Einer fängt an. Jeder wartet auf den anderen, beide sind häufig in einem Welle der Vorwürfe blockiert. Clement schreibt dazu: „Die Veränderung der Partnerschaft beginnt nicht kooperativ, sondern individuell. Einer erträgt die Unzufriedenheit weniger als der andere. Einer geht fremd. Einer führt ein neues Element ein. Einer stellt die Beziehung infrage. Und für den anderen wird es ernst, weil der Preis der Nichtveränderung zu groß wird. Partner ändern sich eben nicht, weil sie wollen, sondern weil sie müssen.“
5) Guter Geschlechtsverkehr ist
ohne mittelmäßigen nicht zu haben.
Das Liebesspiel lebt nun mal von der Variation. Dazu gehört der unsensationelle Alltag sexueller Begegnung in langjährigen Partnerschaften. Das Fest, das Außergewöhnliche, benötigt den sexuellen Alltag. Erst im Kontrast zum Alltag macht das Fest einen entscheidenden Unterschied.
Clement kommt zu dem Schluss: Je länger Partnerschaften dauern, desto mehr ist Intimität und Sexualität eine Frage der Entscheidung und der aktiven Gestaltung.
Beim „reifen“ Geschelchtsverkehr geht die Entscheidung der Lust voraus. Nicht das Warten auf das Spontane, der das Paar im Fahrstuhl überfällt, sondern die Schaffung einer erotisch-sinnlichen Kultur muss dass ausgesprochene Ziel langjähriger Beziehungen sein.
Intimität steht und fällt damit, dass die Partner günstige Kontexte, Inszenierungen und Situationen herstellen, die sie aus der Schwerkraft des Alltags locken.
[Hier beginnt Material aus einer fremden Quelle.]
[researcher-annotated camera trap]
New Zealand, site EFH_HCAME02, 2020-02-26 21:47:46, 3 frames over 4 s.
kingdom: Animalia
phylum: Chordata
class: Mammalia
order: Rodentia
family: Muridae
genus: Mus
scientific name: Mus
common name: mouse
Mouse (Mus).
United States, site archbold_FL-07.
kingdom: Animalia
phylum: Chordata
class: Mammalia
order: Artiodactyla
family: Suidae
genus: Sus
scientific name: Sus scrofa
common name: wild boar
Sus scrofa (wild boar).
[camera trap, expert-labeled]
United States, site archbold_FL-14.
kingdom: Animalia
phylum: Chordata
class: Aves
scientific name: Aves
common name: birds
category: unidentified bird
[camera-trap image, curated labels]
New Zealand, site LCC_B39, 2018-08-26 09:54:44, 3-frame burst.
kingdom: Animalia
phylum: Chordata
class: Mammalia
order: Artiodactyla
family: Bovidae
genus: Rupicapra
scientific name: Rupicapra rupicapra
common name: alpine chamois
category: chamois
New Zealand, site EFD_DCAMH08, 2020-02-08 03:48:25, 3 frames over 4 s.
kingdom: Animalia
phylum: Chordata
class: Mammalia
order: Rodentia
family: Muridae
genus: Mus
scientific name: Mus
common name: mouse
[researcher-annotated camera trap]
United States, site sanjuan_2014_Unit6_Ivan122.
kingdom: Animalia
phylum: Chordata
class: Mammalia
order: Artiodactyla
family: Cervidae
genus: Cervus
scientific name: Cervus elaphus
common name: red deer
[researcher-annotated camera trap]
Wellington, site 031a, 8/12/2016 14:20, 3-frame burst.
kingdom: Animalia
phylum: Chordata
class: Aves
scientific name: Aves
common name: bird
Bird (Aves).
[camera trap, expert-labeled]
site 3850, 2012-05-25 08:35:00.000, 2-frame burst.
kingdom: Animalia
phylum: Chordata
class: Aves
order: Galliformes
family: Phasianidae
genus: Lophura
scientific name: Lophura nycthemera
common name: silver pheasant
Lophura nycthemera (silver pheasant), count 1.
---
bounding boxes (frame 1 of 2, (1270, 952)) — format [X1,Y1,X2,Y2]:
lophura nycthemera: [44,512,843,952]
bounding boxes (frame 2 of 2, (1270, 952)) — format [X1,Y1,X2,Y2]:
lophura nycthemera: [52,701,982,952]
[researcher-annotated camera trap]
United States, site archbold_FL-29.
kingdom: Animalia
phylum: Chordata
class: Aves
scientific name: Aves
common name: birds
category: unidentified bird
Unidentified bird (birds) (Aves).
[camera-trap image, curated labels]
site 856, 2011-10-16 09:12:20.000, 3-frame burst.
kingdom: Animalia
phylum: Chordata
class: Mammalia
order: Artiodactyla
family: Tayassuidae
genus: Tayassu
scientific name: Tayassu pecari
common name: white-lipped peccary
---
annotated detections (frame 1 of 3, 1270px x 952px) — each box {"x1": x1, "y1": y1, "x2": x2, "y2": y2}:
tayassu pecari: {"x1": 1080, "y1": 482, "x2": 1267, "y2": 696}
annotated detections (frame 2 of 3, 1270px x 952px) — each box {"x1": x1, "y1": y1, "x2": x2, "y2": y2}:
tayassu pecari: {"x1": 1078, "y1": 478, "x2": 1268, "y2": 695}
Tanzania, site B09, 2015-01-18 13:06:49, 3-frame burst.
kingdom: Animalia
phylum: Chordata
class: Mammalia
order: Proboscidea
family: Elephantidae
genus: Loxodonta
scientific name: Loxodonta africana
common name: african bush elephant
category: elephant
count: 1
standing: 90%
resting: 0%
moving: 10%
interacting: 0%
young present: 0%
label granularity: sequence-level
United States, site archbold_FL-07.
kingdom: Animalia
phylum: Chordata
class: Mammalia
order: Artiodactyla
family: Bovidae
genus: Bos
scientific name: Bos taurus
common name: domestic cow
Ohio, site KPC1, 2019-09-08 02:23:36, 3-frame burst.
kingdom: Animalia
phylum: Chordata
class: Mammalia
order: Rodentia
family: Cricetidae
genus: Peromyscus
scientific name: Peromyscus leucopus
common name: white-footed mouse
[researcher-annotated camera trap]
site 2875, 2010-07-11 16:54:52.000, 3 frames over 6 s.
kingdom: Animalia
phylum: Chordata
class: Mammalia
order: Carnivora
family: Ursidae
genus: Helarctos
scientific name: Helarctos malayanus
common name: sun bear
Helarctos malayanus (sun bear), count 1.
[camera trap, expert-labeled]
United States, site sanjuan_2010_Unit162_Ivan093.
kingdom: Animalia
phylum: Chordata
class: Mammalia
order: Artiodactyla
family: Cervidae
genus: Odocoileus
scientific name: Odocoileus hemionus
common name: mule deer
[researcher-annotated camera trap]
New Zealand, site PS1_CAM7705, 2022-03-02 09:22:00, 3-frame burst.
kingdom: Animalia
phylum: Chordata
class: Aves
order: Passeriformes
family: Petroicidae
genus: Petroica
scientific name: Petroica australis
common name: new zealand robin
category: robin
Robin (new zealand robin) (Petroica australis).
Das kann man tun. Oder man kann es lassen, so Clement.
Darum reicht es in einer Paarbeziehung nicht aus, neue Streicheltechniken und Kommunikationsfertigkeiten zu lernen oder die zeitlichen Prioritäten der Partner abzustimmen, sondern es benötigt die Entscheidung von beiden, sich gemeinsam auf einen lustvollen Dialog einzulassen.
Ein Dialog, der Raum gibt, schmerzvolles auszuhalten und gemeinsam aufzubrechen zu neuen Ufern, um den Brunnen der Sinnlichkeit neu zu entdecken und sprudeln zu lassen.
Denn wer hat uns das Lieben gelernt? Wer hat uns gelehrt darum zu streiten und miteinander zu kämpfen? Jedes Paar gestaltet ob es will oder nicht will, bewusst oder unbewusst, eine Liebes- und Intimitätskultur.
Wenn wir diese Kultur nicht hinterfragen, reflektieren, neu dazu lernen, wachsen und reifen, dann verhärten sich Körper und Seele. Dann wachsen Kränkungen und Enttäuschungen und es entsteht eine zerstörende, seelische, emotionale und körperliche Distanz.